- _APPLY WHAT YOU READ_
**A.** From the article on Tesco's digital plans, copy out the passage that begins at the words "They follow in" and stops after the words "a tech company?".
**B.** In the article on Tesco's digital plans, what has Burberry fitted to all of its in-store products?
**C.** In the article on Tesco's digital plans, turn the paragraph beginning "Consider Burberry" into a short list that keeps its main facts.

- _DOCUMENT TEXT_
* * *

Last week Tesco announced its first drop in profits in 20 years, alongside a £1bn plan to turn this around. This is the second such investment, the first in 2012, and marks another step along Tesco’s path of digital transformation.
They follow in the footsteps of a host of companies that are heavily investing in their digital strategy. Marks & Spencer, Barclays and famously Burberry have all spent similar amounts.
Stifle that yawn just for a moment, because this is not your usual struggling-high-street-business builds-website-shocker story.
When is a tech company not a tech company?
These companies are engaged in end-to-end transformations that will make technology pervasive at all parts of the business, from internal departments such as human resources, through to the end customer. They are purposely merging the online with the physical to create a seamless modern digital experience.
In the latest print edition of Tech City News I explore what makes a tech company in the modern world. With tech being applied and developed so pervasively within organisations of all stripes, it is a increasingly knotty question (thanks, Alex).
Consider Burberry. They have equipped all their in-store products with RFID tags. When you take an item to try the changing room will play footage of the same item from the latest runway show next to your mirror, and on the other side will be a touch screen suggesting complementary items or alternate sizes.

* * *

- _DATA FOR REVIEW_
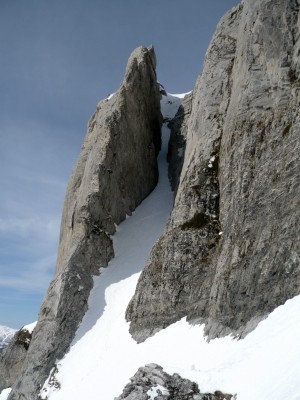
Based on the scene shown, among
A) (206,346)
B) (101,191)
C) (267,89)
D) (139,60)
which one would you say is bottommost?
(206,346)

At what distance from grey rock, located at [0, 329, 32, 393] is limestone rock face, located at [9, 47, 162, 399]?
20.9ft

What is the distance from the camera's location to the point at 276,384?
1210 cm

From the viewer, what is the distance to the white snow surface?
1312 cm

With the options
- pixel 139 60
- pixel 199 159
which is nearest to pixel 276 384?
pixel 199 159

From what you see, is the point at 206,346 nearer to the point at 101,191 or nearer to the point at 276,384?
the point at 276,384

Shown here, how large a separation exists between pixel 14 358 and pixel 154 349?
20.2 m

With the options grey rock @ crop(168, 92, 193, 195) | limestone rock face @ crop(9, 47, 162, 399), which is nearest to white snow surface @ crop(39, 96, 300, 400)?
limestone rock face @ crop(9, 47, 162, 399)

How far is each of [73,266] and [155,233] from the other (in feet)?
28.3

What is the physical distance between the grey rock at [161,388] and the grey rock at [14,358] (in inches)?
939

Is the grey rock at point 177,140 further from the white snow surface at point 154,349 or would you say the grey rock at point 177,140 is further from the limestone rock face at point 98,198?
the white snow surface at point 154,349

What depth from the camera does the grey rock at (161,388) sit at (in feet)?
48.2

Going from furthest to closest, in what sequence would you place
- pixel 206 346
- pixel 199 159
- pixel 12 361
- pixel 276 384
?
pixel 12 361, pixel 199 159, pixel 206 346, pixel 276 384

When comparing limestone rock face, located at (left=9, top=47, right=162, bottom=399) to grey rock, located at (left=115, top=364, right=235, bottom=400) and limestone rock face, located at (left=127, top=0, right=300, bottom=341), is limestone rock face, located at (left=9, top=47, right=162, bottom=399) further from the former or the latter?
grey rock, located at (left=115, top=364, right=235, bottom=400)

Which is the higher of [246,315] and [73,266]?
[73,266]
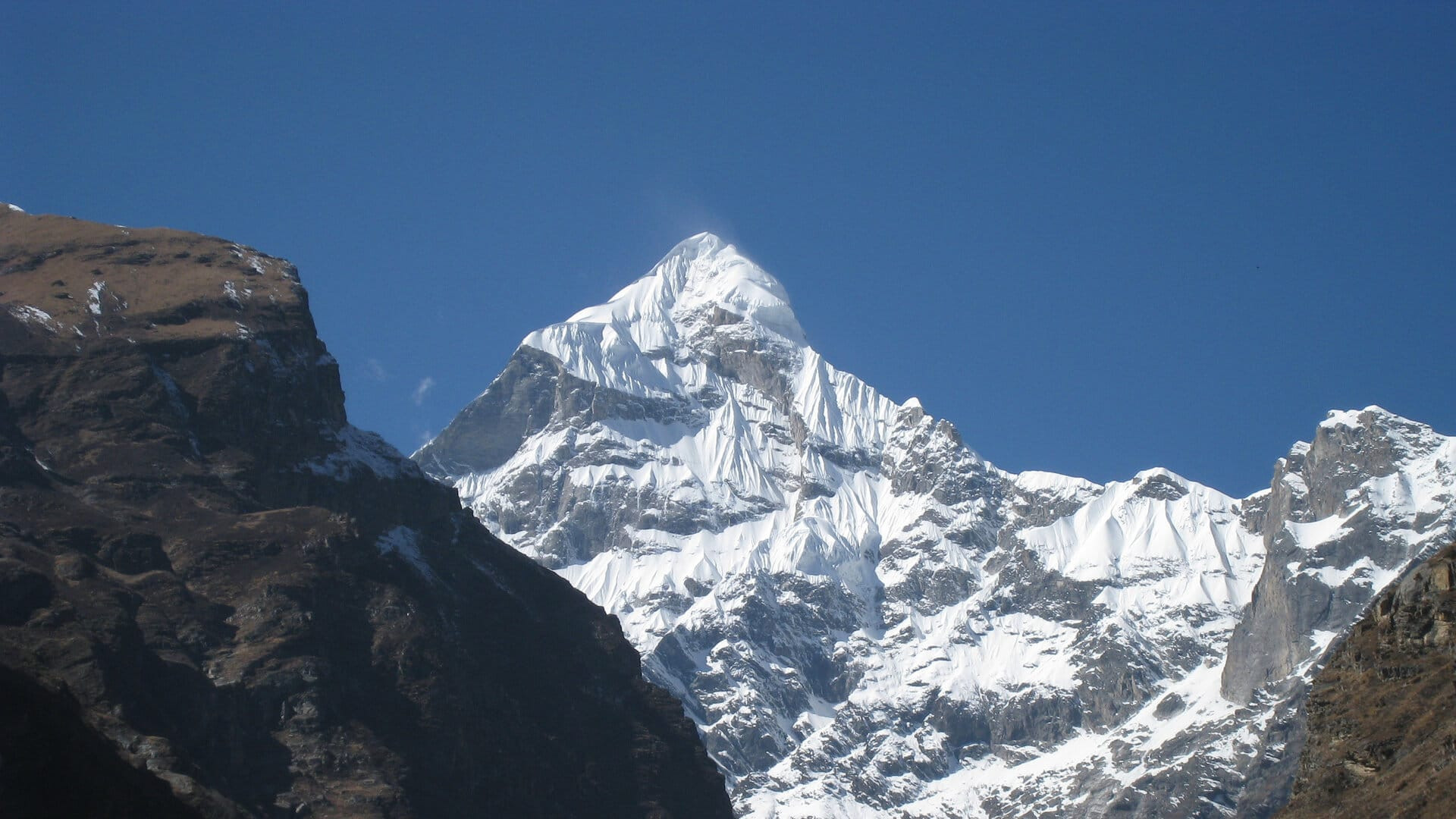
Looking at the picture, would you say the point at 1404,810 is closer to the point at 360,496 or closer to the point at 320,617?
the point at 320,617

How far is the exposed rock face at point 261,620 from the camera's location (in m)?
146

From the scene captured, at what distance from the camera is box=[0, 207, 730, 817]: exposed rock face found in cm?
14650

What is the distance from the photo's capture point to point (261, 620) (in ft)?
535

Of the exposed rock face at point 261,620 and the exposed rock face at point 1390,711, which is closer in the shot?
the exposed rock face at point 1390,711

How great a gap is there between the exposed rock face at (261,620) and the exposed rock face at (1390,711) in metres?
70.4

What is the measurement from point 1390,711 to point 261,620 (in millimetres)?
107962

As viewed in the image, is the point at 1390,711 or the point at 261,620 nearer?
the point at 1390,711

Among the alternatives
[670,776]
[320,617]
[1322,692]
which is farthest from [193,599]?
[1322,692]

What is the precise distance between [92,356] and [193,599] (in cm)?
4138

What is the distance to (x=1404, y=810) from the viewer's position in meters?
71.4

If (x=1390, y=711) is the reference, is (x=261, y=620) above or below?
above

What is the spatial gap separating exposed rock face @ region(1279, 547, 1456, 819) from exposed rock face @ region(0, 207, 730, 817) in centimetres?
7043

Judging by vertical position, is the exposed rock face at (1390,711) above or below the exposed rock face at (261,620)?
below

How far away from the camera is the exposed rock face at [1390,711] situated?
248 ft
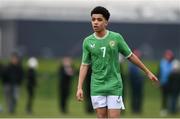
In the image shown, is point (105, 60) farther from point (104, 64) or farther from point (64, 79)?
point (64, 79)

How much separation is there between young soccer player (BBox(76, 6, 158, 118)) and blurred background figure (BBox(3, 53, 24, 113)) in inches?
593

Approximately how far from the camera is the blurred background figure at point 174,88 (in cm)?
3130

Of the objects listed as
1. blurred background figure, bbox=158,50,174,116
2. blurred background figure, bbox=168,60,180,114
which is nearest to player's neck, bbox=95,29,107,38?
blurred background figure, bbox=158,50,174,116

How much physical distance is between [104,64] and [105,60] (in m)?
0.06

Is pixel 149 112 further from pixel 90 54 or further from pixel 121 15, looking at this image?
pixel 121 15

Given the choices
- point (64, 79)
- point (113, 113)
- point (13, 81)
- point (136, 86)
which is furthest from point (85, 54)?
point (64, 79)

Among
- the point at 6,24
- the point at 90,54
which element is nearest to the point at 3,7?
the point at 6,24

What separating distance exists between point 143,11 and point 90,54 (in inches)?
1632

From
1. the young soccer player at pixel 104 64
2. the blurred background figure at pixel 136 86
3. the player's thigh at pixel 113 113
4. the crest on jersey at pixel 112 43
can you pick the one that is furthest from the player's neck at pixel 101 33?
the blurred background figure at pixel 136 86

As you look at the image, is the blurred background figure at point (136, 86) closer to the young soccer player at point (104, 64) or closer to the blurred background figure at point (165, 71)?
the blurred background figure at point (165, 71)

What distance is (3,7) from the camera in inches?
2302

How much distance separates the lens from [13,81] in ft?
99.9

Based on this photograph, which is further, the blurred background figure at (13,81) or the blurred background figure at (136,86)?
the blurred background figure at (136,86)

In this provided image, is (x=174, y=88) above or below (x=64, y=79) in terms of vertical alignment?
below
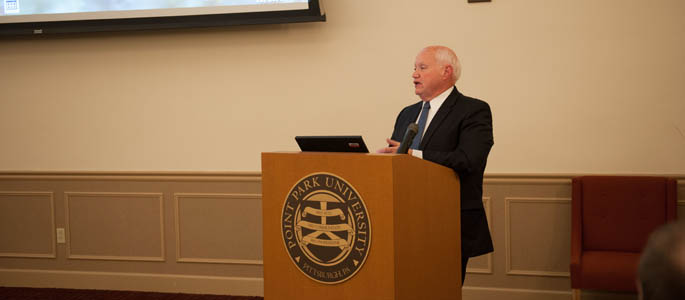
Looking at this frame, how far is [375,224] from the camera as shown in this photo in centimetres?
214

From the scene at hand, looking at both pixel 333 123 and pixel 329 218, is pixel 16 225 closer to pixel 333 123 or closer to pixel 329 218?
pixel 333 123

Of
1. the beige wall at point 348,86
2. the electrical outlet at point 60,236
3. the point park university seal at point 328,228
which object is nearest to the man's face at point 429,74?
the point park university seal at point 328,228

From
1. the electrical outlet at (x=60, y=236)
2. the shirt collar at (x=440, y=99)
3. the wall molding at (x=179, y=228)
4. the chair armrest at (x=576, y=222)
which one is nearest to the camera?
the shirt collar at (x=440, y=99)

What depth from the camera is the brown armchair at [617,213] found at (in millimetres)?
3838

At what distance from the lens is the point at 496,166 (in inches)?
169

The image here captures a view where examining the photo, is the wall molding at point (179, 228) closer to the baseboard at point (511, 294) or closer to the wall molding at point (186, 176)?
the wall molding at point (186, 176)

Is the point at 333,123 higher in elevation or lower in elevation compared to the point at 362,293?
higher

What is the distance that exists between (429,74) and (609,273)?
1.61 m

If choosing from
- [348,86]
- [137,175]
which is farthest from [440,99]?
[137,175]

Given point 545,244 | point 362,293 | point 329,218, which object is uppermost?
point 329,218

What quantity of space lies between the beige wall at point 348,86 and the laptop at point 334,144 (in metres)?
2.12

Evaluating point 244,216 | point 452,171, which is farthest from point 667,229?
point 244,216

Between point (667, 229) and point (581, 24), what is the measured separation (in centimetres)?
362

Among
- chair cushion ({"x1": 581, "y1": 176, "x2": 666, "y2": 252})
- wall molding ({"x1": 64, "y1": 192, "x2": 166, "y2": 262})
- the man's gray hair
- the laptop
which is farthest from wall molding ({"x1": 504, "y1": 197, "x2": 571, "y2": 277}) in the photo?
wall molding ({"x1": 64, "y1": 192, "x2": 166, "y2": 262})
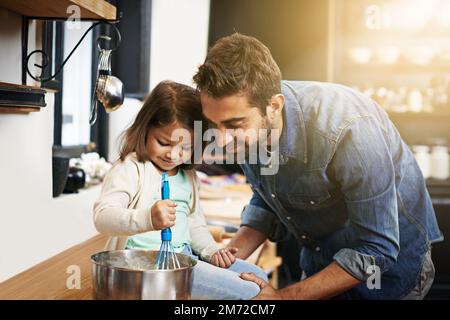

* * *

- _PER-TASK OUTPUTS_
**A.**
They follow in the footsteps of a host of companies that are heavily investing in their digital strategy. Marks & Spencer, Barclays and famously Burberry have all spent similar amounts.
Stifle that yawn just for a moment, because this is not your usual struggling-high-street-business builds-website-shocker story.
When is a tech company not a tech company?

**B.** RFID tags.

**C.**
- Burberry has put RFID tags on all its in-store products.
- When you take an item to try on, the changing room plays footage of that item from the latest runway show next to the mirror.
- On the other side, a touch screen suggests complementary items or other sizes.